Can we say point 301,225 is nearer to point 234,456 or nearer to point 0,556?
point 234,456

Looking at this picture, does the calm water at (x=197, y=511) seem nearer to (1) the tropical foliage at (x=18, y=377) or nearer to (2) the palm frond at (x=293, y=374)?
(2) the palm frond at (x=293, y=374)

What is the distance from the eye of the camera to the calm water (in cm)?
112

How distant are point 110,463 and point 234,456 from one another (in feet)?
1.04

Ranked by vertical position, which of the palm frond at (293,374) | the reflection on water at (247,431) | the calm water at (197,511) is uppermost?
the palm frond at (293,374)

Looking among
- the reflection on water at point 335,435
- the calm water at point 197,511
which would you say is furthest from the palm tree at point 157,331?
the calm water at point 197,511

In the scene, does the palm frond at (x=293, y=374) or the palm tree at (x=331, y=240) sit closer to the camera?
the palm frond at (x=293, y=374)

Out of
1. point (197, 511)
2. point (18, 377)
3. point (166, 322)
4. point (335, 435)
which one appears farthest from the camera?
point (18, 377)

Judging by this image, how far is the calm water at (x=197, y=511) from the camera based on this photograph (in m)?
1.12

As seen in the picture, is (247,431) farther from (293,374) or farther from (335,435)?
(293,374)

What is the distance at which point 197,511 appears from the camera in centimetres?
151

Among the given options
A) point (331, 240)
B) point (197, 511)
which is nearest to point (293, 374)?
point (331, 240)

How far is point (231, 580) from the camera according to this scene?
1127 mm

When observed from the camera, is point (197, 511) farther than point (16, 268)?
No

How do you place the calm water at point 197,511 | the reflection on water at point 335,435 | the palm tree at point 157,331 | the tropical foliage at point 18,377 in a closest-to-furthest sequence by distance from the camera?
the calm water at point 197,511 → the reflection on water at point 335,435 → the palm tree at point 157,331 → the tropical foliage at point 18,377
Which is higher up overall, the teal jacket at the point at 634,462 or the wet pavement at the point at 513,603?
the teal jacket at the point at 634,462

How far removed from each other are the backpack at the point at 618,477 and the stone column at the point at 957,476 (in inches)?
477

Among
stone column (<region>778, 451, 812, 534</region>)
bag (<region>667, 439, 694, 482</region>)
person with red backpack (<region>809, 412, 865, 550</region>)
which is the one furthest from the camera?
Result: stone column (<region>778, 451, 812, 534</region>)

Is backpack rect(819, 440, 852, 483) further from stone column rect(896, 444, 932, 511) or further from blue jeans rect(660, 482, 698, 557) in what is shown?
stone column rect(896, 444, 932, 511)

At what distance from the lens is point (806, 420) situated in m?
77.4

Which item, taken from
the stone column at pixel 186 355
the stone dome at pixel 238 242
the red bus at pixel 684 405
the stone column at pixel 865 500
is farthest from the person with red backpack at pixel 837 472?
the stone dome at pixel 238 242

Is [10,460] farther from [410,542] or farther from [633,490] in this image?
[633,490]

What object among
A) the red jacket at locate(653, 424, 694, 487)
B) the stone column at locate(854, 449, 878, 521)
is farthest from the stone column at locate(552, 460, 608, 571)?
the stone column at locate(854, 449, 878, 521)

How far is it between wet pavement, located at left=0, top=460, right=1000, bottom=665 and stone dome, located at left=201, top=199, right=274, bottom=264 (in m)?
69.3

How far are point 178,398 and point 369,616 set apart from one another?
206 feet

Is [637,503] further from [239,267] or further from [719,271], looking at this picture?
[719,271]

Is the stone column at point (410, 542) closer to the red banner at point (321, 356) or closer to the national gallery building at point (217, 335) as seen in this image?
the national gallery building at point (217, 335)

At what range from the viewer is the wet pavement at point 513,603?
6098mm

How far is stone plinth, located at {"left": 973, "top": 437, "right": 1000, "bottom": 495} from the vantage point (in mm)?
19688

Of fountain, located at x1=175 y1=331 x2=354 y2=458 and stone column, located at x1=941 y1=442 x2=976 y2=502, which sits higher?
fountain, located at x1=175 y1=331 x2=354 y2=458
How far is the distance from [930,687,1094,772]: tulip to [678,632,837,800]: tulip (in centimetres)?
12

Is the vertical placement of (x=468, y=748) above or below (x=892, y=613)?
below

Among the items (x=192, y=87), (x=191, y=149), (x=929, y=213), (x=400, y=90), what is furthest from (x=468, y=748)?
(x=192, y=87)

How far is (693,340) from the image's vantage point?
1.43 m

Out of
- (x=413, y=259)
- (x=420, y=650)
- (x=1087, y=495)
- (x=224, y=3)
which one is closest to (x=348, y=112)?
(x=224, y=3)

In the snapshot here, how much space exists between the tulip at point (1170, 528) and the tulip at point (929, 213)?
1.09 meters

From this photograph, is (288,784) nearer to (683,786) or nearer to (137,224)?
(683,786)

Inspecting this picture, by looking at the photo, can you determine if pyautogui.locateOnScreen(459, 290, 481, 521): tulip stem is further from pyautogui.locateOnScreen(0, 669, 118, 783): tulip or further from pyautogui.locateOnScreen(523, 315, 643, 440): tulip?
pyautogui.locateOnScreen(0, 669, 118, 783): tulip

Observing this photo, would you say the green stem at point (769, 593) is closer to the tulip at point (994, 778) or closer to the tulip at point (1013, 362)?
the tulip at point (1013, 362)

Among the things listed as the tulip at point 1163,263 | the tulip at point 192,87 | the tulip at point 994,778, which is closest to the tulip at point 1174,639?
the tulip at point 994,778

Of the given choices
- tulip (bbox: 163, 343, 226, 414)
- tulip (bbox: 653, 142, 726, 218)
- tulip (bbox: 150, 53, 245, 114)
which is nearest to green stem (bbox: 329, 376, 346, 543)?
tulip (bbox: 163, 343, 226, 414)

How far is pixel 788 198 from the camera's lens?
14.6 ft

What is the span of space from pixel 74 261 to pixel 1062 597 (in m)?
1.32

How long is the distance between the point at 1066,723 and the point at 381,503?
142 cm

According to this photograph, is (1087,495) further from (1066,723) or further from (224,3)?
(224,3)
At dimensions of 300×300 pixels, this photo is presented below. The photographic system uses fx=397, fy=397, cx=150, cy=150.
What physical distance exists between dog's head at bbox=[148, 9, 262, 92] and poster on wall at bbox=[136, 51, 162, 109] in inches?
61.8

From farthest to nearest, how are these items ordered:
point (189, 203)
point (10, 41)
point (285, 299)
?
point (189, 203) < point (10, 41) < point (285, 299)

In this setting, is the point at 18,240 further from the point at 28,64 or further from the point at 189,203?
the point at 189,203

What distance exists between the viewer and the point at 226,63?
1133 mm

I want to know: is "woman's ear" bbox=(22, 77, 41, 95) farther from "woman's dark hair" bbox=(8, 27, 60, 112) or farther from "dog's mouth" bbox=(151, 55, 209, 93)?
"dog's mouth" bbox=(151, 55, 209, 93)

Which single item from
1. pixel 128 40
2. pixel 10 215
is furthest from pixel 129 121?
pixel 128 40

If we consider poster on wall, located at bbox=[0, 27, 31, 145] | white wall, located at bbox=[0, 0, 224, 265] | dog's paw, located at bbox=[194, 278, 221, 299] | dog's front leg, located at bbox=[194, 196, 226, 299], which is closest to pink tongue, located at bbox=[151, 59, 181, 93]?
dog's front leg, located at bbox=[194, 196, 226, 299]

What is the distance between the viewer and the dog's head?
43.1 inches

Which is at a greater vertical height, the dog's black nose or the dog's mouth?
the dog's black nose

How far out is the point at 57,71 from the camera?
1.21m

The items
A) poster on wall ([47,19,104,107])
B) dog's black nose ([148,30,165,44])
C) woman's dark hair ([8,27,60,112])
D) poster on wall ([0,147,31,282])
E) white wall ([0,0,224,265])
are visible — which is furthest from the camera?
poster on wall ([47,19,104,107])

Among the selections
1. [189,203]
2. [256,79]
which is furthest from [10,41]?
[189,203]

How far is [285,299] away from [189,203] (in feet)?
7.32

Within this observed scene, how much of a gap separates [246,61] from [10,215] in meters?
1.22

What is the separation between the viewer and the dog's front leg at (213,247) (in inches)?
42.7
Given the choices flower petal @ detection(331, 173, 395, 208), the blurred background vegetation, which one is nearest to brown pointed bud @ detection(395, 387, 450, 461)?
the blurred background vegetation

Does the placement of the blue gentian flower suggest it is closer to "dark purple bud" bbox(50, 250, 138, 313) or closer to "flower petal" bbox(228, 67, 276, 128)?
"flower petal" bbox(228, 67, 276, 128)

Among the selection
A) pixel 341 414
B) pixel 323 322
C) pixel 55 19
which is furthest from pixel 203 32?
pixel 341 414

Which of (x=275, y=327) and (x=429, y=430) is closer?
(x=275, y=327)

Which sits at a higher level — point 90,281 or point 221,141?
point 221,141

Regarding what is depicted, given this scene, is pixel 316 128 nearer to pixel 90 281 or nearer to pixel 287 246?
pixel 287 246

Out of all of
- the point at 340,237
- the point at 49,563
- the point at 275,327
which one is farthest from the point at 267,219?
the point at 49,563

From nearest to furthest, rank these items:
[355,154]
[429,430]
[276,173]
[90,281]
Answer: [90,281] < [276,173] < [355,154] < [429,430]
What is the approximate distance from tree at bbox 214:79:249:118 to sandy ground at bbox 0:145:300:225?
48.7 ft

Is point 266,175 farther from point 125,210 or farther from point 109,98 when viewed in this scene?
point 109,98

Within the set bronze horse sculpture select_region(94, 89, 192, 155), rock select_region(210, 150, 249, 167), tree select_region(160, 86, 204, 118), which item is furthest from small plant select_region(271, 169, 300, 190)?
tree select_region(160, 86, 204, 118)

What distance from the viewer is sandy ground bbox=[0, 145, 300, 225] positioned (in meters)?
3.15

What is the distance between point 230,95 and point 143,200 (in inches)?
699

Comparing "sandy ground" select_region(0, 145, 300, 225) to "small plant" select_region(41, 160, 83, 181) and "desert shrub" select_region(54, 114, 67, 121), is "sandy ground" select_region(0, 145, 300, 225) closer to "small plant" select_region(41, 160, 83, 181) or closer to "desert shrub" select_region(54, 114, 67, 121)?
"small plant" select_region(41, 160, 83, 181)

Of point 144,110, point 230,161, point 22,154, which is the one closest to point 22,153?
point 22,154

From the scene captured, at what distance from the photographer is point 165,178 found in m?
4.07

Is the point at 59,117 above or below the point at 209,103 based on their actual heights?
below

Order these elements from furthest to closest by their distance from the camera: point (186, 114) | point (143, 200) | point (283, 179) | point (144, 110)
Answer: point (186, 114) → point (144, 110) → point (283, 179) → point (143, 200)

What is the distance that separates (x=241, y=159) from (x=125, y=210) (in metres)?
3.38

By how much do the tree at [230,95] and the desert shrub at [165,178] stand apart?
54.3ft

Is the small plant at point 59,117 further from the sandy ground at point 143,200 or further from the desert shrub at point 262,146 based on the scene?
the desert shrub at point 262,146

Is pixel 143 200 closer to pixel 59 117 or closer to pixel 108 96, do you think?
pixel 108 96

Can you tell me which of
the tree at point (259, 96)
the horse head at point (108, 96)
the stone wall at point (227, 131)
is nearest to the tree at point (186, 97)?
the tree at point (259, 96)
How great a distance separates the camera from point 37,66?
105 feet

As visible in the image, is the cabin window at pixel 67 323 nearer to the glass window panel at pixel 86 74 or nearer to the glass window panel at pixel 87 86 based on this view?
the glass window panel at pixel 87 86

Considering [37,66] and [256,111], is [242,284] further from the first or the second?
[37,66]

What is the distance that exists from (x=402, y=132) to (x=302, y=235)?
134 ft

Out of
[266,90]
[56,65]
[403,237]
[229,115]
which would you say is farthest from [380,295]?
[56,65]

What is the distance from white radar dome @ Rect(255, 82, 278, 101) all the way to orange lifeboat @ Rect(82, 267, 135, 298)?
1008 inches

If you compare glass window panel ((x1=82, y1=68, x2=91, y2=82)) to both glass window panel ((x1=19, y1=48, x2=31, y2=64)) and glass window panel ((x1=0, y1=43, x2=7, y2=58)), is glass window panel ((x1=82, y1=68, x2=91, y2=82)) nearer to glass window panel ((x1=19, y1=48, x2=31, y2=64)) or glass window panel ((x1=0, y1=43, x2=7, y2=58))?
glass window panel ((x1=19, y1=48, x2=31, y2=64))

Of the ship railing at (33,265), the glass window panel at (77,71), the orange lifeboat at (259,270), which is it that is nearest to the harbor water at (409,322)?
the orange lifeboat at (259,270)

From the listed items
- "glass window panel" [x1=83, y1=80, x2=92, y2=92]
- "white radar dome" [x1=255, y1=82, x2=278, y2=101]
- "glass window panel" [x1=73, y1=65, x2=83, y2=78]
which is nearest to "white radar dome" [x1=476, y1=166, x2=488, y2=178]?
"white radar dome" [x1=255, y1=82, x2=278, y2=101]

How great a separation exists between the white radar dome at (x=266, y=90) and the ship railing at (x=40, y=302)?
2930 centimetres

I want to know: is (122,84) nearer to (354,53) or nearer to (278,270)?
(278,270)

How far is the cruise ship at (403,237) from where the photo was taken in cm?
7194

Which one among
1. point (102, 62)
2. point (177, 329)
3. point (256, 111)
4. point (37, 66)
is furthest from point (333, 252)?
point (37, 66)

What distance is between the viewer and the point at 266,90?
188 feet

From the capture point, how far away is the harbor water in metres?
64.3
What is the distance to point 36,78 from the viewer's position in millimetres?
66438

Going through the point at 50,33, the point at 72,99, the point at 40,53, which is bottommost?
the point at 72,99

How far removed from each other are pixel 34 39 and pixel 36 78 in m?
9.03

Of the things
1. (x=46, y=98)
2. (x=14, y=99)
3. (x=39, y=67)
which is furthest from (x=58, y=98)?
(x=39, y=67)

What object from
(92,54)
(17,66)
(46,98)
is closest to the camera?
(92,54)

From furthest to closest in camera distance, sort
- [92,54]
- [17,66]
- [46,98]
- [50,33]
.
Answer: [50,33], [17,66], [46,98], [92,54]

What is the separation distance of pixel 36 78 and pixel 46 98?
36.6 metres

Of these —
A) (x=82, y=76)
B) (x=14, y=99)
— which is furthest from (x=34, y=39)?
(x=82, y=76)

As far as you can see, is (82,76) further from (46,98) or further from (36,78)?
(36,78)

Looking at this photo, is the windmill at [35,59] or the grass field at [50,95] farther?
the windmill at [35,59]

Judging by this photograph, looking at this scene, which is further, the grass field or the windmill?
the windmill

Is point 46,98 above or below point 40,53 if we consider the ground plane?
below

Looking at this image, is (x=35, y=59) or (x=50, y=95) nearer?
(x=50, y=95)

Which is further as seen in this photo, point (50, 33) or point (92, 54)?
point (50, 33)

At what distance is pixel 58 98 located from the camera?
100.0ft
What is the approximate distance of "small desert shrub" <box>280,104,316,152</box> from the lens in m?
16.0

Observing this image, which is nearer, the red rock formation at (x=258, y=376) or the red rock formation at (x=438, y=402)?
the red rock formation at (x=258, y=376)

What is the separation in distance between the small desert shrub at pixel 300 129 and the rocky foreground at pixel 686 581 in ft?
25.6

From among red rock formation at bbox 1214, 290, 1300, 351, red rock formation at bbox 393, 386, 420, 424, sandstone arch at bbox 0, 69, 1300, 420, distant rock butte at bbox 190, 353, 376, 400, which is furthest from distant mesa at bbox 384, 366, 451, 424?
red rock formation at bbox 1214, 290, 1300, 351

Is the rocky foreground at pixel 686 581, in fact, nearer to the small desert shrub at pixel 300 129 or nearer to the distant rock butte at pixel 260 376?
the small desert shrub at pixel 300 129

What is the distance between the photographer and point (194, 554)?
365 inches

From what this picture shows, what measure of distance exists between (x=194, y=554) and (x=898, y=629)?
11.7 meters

» **WORK TO BE COMPLETED**: Repeat exactly, and only, the lines from the one containing "What is the separation distance" through the end of the material.

» **EXERCISE RESPONSE**:
What is the separation distance of pixel 36 78 and pixel 46 98?
36.6 metres

Of these —
A) (x=82, y=76)
B) (x=14, y=99)
— which is furthest from (x=34, y=39)?
(x=82, y=76)

As far as you can see, is (82,76) further from (46,98) or further from (36,78)?
(36,78)

Looking at this photo, is the windmill at [35,59] or the grass field at [50,95] farther?
the windmill at [35,59]

Judging by this photograph, looking at this scene, which is further, the grass field or the windmill?
the windmill

Is point 46,98 above or below point 40,53 if we consider the ground plane?
below

Looking at this image, is (x=35, y=59) or (x=50, y=95) nearer?
(x=50, y=95)

Which is further as seen in this photo, point (50, 33) or point (92, 54)?
point (50, 33)

At what distance is pixel 58 98 located from the camera?
100.0ft
What is the approximate distance of "small desert shrub" <box>280,104,316,152</box> from the lens in m?
16.0

Observing this image, which is nearer, the red rock formation at (x=258, y=376) or the red rock formation at (x=438, y=402)?
the red rock formation at (x=258, y=376)

What is the separation in distance between the small desert shrub at pixel 300 129 and the rocky foreground at pixel 686 581 in ft?
25.6

From among red rock formation at bbox 1214, 290, 1300, 351, red rock formation at bbox 393, 386, 420, 424, sandstone arch at bbox 0, 69, 1300, 420, distant rock butte at bbox 190, 353, 376, 400, which is furthest from distant mesa at bbox 384, 366, 451, 424?
red rock formation at bbox 1214, 290, 1300, 351

Is the rocky foreground at pixel 686 581, in fact, nearer to the small desert shrub at pixel 300 129 or nearer to the distant rock butte at pixel 260 376?
the small desert shrub at pixel 300 129

What is the distance between the photographer and point (194, 554)?
365 inches

From what this picture shows, what measure of distance exists between (x=194, y=554) and (x=898, y=629)?
11.7 meters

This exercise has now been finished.